Assignment 3: Designing methods for Complex Data, Practice with Lists and Trees, Drawing
Goals: Practice working with lists. Learn to design methods and practice designing with accumulators. Learn to use the image library.
3.1 Instructions
the names of classes,
the names and types of the fields within classes,
the names, types and order of the arguments to the constructor,
the names, types and order of arguments to methods, or
filenames,
Make sure you follow the style guidelines that handin enforces. For now the most important ones are: using spaces instead of tabs, indenting by 2 characters, following the naming conventions (data type names start with a capital letter, names of fields and methods start with a lower case letter), and having spaces before curly braces.

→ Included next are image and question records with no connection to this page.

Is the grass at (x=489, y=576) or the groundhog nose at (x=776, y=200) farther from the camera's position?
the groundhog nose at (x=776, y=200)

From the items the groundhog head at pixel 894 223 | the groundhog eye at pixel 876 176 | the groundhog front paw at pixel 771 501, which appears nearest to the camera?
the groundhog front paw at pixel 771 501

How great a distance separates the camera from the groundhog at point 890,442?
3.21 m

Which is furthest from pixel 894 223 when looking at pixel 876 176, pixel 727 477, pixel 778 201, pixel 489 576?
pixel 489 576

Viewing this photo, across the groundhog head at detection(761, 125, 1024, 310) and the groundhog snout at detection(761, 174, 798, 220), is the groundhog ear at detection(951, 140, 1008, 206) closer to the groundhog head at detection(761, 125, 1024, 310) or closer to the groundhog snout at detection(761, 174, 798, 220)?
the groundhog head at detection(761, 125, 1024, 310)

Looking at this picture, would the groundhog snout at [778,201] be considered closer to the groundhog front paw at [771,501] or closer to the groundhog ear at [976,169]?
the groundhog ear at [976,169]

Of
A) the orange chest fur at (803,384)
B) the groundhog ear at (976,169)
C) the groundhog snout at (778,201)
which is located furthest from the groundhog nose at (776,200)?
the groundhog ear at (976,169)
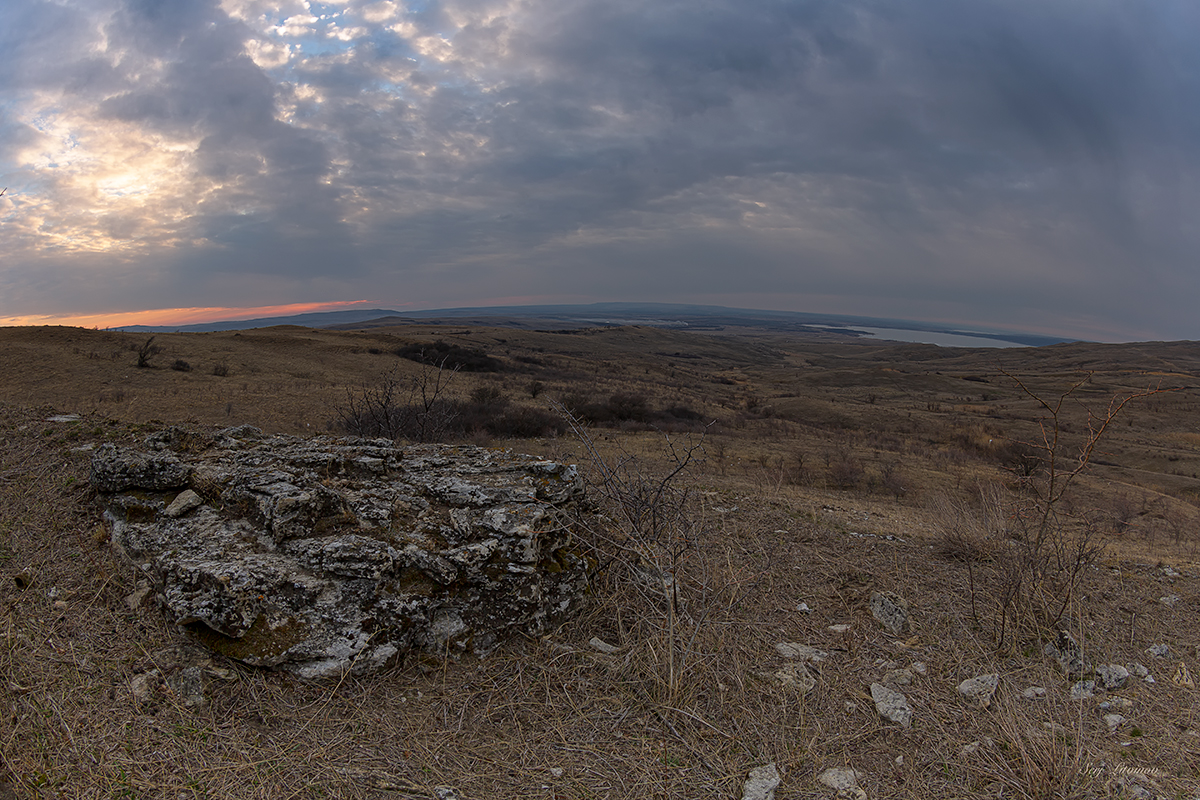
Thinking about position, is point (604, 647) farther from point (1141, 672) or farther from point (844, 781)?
point (1141, 672)

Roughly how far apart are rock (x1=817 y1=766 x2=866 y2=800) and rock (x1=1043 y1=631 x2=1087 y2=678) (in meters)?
2.06

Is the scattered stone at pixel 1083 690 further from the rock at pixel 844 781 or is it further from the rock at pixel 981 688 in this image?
the rock at pixel 844 781

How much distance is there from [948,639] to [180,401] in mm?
18097

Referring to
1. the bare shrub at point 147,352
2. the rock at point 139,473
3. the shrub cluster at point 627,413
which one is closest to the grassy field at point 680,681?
the rock at point 139,473

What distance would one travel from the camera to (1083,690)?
364 cm

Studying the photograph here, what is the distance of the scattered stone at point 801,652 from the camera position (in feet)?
12.9

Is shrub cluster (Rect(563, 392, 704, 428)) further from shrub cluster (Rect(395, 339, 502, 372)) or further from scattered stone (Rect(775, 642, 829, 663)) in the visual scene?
scattered stone (Rect(775, 642, 829, 663))

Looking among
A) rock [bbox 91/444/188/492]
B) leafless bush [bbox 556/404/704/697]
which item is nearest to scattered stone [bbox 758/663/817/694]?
leafless bush [bbox 556/404/704/697]

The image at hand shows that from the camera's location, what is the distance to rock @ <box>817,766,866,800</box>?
9.16 feet

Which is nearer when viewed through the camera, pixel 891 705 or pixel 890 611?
pixel 891 705


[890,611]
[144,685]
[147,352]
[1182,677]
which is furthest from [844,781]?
[147,352]

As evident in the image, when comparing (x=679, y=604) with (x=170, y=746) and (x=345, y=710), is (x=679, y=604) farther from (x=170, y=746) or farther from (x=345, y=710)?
(x=170, y=746)

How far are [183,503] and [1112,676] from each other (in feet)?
22.4

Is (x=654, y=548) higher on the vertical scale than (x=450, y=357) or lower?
lower
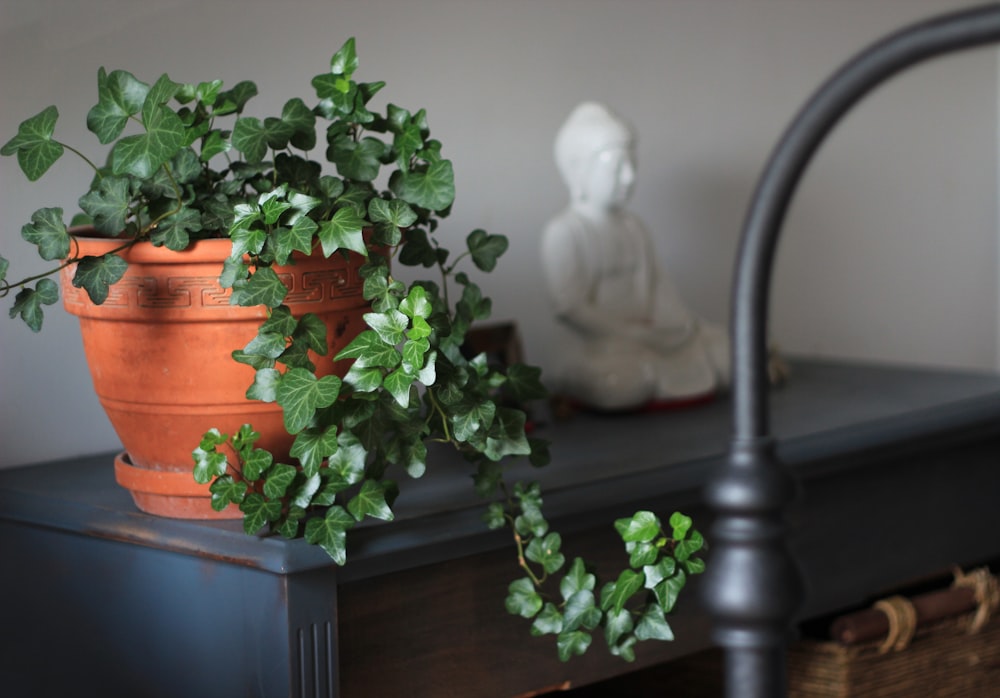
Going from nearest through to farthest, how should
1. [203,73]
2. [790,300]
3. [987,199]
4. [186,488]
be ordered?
[186,488] → [203,73] → [790,300] → [987,199]

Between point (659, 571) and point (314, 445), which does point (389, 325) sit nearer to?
point (314, 445)

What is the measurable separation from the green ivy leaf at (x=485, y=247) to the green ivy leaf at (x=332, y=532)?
Answer: 0.28 m

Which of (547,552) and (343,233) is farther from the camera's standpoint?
(547,552)

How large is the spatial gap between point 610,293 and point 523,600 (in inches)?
25.8

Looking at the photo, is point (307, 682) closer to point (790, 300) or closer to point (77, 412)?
point (77, 412)

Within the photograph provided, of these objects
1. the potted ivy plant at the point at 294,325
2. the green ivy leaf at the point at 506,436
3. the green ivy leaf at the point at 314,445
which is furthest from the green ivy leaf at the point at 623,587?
the green ivy leaf at the point at 314,445

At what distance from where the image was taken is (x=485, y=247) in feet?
3.68

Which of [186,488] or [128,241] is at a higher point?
[128,241]

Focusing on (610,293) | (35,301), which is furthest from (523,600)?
(610,293)

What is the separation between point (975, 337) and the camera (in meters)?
2.61

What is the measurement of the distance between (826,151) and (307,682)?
160cm

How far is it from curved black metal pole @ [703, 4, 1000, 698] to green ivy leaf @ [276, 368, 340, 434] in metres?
0.42

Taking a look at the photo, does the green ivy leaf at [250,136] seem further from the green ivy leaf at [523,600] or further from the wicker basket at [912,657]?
the wicker basket at [912,657]

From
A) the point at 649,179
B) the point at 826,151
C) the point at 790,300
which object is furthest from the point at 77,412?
the point at 826,151
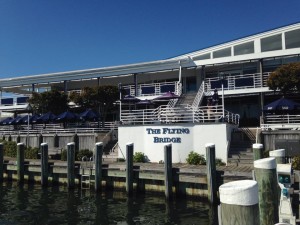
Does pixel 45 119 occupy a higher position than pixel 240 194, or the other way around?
pixel 45 119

You will submit this assignment by the deadline using the handin submission system. You may submit as many times as you wish. Be aware of the fact that close to the deadline the system may have a long queue of submissions which means it takes longer for your code to be submitted - so try to finish early.
There will be a separate submission for each problem - it makes it easier to grade each problem, and to provide you with the feedback for each problem you work on.
Practice Problems
Work out these problems on your own. Save them in an electronic portfolio, so you can show them to your instructor, review them before the exam, use them as a reference when working on the homework assignments.
Problems 18.1 - 18.4 on page 225
Problem 18.5 on page 229
Problem 18.6 on page 234
Problem 19.4 on page 263
Problem 1: Understanding the String class
Give sufficient examples of data, and sufficient tests, to test your methods thoroughly.
If you find yourself wanting to use a field-of-field, stop. Fill out the template for each method, and figure out another design.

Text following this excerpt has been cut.